WRITTEN REQUEST:
Convert the entries below into a JSON list of strings, with each line as one string and blank lines omitted.

ENTRIES SHOWN:
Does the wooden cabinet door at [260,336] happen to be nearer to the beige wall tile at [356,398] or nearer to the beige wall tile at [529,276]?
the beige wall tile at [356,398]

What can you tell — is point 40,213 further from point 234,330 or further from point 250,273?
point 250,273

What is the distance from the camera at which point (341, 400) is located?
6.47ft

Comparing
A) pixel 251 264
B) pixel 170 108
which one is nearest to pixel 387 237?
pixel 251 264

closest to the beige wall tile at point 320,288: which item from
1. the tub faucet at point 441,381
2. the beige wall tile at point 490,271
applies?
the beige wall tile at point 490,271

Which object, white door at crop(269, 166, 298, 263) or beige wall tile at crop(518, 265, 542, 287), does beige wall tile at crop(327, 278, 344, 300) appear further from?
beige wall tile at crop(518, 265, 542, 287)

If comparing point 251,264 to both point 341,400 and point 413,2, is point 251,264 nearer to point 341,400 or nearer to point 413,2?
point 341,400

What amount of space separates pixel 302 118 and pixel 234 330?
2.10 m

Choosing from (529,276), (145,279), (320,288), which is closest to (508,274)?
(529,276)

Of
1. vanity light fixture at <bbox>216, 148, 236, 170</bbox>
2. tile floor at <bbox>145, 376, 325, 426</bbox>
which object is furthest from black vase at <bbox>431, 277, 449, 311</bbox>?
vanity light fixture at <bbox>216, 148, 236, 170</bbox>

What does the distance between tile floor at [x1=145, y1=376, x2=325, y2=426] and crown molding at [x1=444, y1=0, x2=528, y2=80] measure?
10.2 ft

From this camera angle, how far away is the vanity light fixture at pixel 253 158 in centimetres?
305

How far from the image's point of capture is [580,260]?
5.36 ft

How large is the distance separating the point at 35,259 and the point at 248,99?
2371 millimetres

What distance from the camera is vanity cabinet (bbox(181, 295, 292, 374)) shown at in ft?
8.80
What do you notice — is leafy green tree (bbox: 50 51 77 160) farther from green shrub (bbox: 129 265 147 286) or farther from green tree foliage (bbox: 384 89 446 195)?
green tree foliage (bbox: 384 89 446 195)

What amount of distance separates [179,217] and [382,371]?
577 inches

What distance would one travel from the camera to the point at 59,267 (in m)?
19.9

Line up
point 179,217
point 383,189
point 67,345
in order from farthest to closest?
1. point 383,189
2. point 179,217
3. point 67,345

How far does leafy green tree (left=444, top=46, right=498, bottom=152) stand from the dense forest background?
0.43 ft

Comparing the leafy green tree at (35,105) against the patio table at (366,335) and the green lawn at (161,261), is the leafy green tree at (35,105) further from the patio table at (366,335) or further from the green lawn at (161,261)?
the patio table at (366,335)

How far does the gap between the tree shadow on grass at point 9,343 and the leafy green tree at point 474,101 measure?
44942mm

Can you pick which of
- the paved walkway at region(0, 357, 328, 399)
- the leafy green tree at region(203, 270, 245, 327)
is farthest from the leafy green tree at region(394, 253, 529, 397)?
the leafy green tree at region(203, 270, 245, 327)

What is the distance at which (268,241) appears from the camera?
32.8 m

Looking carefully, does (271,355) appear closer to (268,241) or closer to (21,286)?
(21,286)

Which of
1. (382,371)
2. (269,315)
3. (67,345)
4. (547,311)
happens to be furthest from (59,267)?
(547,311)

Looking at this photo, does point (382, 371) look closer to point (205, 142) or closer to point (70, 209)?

REPLY TO THE TASK:
[
  "Does the wooden cabinet door at [260,336] happen to be nearer to the beige wall tile at [356,398] or nearer to the beige wall tile at [529,276]?",
  "the beige wall tile at [356,398]",
  "What can you tell — is point 40,213 further from point 234,330 or further from point 250,273?",
  "point 250,273",
  "What is the distance from the camera at which point (341, 400) is located?",
  "6.47ft",
  "Comparing",
  "A) pixel 251 264",
  "B) pixel 170 108",
  "which one is nearest to pixel 387 237?",
  "pixel 251 264",
  "closest to the beige wall tile at point 320,288: which item from",
  "1. the tub faucet at point 441,381",
  "2. the beige wall tile at point 490,271",
  "applies?",
  "the beige wall tile at point 490,271",
  "Which object, white door at crop(269, 166, 298, 263) or beige wall tile at crop(518, 265, 542, 287), does beige wall tile at crop(327, 278, 344, 300) appear further from?",
  "beige wall tile at crop(518, 265, 542, 287)",
  "If comparing point 251,264 to both point 341,400 and point 413,2, is point 251,264 nearer to point 341,400 or nearer to point 413,2?",
  "point 341,400",
  "What amount of space separates pixel 302 118 and pixel 234 330?",
  "2.10 m",
  "Choosing from (529,276), (145,279), (320,288), which is closest to (508,274)?",
  "(529,276)",
  "Of",
  "1. vanity light fixture at <bbox>216, 148, 236, 170</bbox>",
  "2. tile floor at <bbox>145, 376, 325, 426</bbox>",
  "which object is furthest from black vase at <bbox>431, 277, 449, 311</bbox>?",
  "vanity light fixture at <bbox>216, 148, 236, 170</bbox>",
  "What does the distance between tile floor at [x1=145, y1=376, x2=325, y2=426] and crown molding at [x1=444, y1=0, x2=528, y2=80] measure?",
  "10.2 ft",
  "From this camera angle, how far away is the vanity light fixture at pixel 253 158 in centimetres?",
  "305",
  "How far from the image's point of capture is [580,260]?",
  "5.36 ft",
  "How large is the distance separating the point at 35,259 and the point at 248,99?",
  "2371 millimetres",
  "What distance from the camera is vanity cabinet (bbox(181, 295, 292, 374)) shown at in ft?",
  "8.80",
  "What do you notice — is leafy green tree (bbox: 50 51 77 160) farther from green shrub (bbox: 129 265 147 286) or farther from green tree foliage (bbox: 384 89 446 195)?",
  "green tree foliage (bbox: 384 89 446 195)",
  "What amount of distance separates [179,217] and [382,371]?",
  "577 inches",
  "What distance would one travel from the camera to the point at 59,267 (in m)?",
  "19.9",
  "Line up",
  "point 179,217",
  "point 383,189",
  "point 67,345",
  "in order from farthest to closest?",
  "1. point 383,189",
  "2. point 179,217",
  "3. point 67,345",
  "How far does leafy green tree (left=444, top=46, right=498, bottom=152) stand from the dense forest background?",
  "0.43 ft",
  "Comparing the leafy green tree at (35,105) against the patio table at (366,335) and the green lawn at (161,261), is the leafy green tree at (35,105) further from the patio table at (366,335) or further from the green lawn at (161,261)?",
  "the patio table at (366,335)",
  "How far does the gap between the tree shadow on grass at point 9,343 and the leafy green tree at point 474,101 measure?",
  "44942mm",
  "Can you pick which of",
  "- the paved walkway at region(0, 357, 328, 399)",
  "- the leafy green tree at region(203, 270, 245, 327)",
  "is farthest from the leafy green tree at region(394, 253, 529, 397)?",
  "the leafy green tree at region(203, 270, 245, 327)",
  "What is the distance at which (268,241) appears from the camera?",
  "32.8 m",
  "Looking carefully, does (271,355) appear closer to (268,241) or closer to (21,286)?",
  "(21,286)",
  "Which of",
  "1. (382,371)",
  "2. (269,315)",
  "3. (67,345)",
  "4. (547,311)",
  "happens to be furthest from (59,267)?",
  "(547,311)",
  "Looking at this photo, does point (382, 371) look closer to point (205, 142) or closer to point (70, 209)?"
]